子どもがもう頭に入れてしまったのに、そのサインも気づかず、おなじものを延々と与え続けていると、子どもは学ぶことをすっかり嫌いになります。
親がそれに気づいて、絵本を新しくどんどん変えてやり、カードをどんどん新しい変化のあるものにしたり、見せ方を変えてやると、再び目を輝かせて学ぶようになります」

「子どもの反応を見ながら、すべて子供を楽しませるというねらいで進めてください。くれぐれも子どもが嫌がっているのに押しつけにならないようにしてください」


この本を読むと、七田さんは、こころのしつけ、つまり子どもに自分の感情をうまく抑制させることはとても難しいと考えている印象があります。それぐらい、人間は元来わがままで自己中心的な生き物だととらえているようです。

それに対して“学ぶ”ということについては、上で引用したように、七田さんはかなり楽観的にとらえているようです。やり方さえ間違わなければ、子どもは元来学ぶことが大好きなんですよ、と言いたいのだと思います。

ただそこでも大切なのは、〈こうあるべき〉という理想像を親が描き、それに子どもを合わせようとしてはいけないということ。そうしないように親自身が自分を抑制することを学ぶことの大切さです。

元来学ぶことの楽しさを子供(人間)はもっているのだから、子供が楽しんでいるかどうかを基準にして、積極的に学ばせてあげればいい、そう七田さんは考えています。

つまり、学ばせるという介入を親は積極的にすべきでありながら、同時に子どもが何に楽しんでいるかというその方向性については、子ども自身が本来持っている〈傾向性〉〈趣味性〉〈ギフト〉に任せることを親は学びなさい、そう七田さんは言いたいのだと思います。

ここでも、こころのしつけと同じように、積極的に養育に関与すべきと提言しながら、同時に子どもを自分の理想像に無理やり合わせるような感情的な行動を慎むよう親に警告を発していると言えます。七田さんは次のように言います。


「子どもを賢くしようとして教えすぎると、逆に自分で考えることのできないだめな子にしてしまいます。
なんでも自分でやらせ、自分で考えさせるように徐々に変えていかれるのがよろしいです。初めはひたすらインプットしてやればよいのですが、ある程度進んだら一方的に教え込むのではなくて、自分でさせる方針にして、親のほうは口に出さず、できるだけ聞く方にまわってください」

提示データ

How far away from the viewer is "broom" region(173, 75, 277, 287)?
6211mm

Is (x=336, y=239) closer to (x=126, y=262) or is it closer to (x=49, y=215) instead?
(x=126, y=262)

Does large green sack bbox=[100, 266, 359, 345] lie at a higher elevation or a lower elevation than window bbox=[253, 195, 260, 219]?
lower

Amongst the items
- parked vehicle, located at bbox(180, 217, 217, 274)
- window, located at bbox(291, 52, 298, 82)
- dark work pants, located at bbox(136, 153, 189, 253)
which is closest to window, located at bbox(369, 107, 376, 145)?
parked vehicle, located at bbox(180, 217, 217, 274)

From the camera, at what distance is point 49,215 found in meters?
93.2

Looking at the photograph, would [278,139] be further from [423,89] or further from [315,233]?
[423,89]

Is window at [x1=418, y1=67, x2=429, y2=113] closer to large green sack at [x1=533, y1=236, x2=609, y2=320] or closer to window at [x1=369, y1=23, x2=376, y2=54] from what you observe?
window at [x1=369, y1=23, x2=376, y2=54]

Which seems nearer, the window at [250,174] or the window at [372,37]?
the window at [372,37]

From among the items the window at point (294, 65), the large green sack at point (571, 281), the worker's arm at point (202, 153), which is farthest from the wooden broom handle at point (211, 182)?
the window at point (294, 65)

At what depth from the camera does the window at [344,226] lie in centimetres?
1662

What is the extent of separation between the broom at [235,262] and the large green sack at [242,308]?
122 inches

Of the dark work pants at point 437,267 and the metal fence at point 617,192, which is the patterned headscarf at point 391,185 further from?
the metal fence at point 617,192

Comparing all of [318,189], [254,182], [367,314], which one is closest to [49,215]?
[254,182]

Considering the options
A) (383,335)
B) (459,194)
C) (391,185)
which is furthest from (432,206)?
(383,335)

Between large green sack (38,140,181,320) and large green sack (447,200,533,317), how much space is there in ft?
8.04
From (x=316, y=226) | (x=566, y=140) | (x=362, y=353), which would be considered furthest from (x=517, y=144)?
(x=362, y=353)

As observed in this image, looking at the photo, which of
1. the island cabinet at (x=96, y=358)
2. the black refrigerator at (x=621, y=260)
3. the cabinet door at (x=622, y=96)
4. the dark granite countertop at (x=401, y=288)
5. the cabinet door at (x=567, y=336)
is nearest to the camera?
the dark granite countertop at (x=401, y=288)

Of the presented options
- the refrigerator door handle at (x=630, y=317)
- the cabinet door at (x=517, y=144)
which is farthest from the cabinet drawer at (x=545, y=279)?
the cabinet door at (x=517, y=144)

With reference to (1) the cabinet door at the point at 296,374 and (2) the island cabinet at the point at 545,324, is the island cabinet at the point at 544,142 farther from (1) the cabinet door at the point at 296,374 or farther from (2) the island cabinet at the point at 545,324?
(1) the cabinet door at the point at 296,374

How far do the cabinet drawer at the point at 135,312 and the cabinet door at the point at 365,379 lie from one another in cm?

課題文 1
次の(a)〜(c)が提示文の内容と合っているかを判定し、それぞれ「はい」か「いいえ」で答えてください。判断の根拠となる提示文の語句も正確に引用してください。
(a) 七田さんは、子どもに自分の感情を抑制させることはとても難しいと考えている印象がある。
(b) 七田さんは、“学ぶ”ということについて悲観的にとらえている。
(c) 最初から一方的に教え込まず、子ども自身にさせるべきだとされている。
課題文 2
提示文の「この本を読むと、七田さんは、」から「そう七田さんは考えています。」までの部分を、一字一句変えずに書き写してください。
この作業では記録を使いません。

解答全文 1
(a) はい。「子どもに自分の感情をうまく抑制させることはとても難しいと考えている印象があります」
(b) いいえ。「七田さんはかなり楽観的にとらえているようです」
(c) いいえ。「初めはひたすらインプットしてやればよいのですが、ある程度進んだら一方的に教え込むのではなくて、自分でさせる方針にして」

解答全文 2
この本を読むと、七田さんは、こころのしつけ、つまり子どもに自分の感情をうまく抑制させることはとても難しいと考えている印象があります。それぐらい、人間は元来わがままで自己中心的な生き物だととらえているようです。

それに対して“学ぶ”ということについては、上で引用したように、七田さんはかなり楽観的にとらえているようです。やり方さえ間違わなければ、子どもは元来学ぶことが大好きなんですよ、と言いたいのだと思います。

ただそこでも大切なのは、〈こうあるべき〉という理想像を親が描き、それに子どもを合わせようとしてはいけないということ。そうしないように親自身が自分を抑制することを学ぶことの大切さです。

元来学ぶことの楽しさを子供(人間)はもっているのだから、子供が楽しんでいるかどうかを基準にして、積極的に学ばせてあげればいい、そう七田さんは考えています。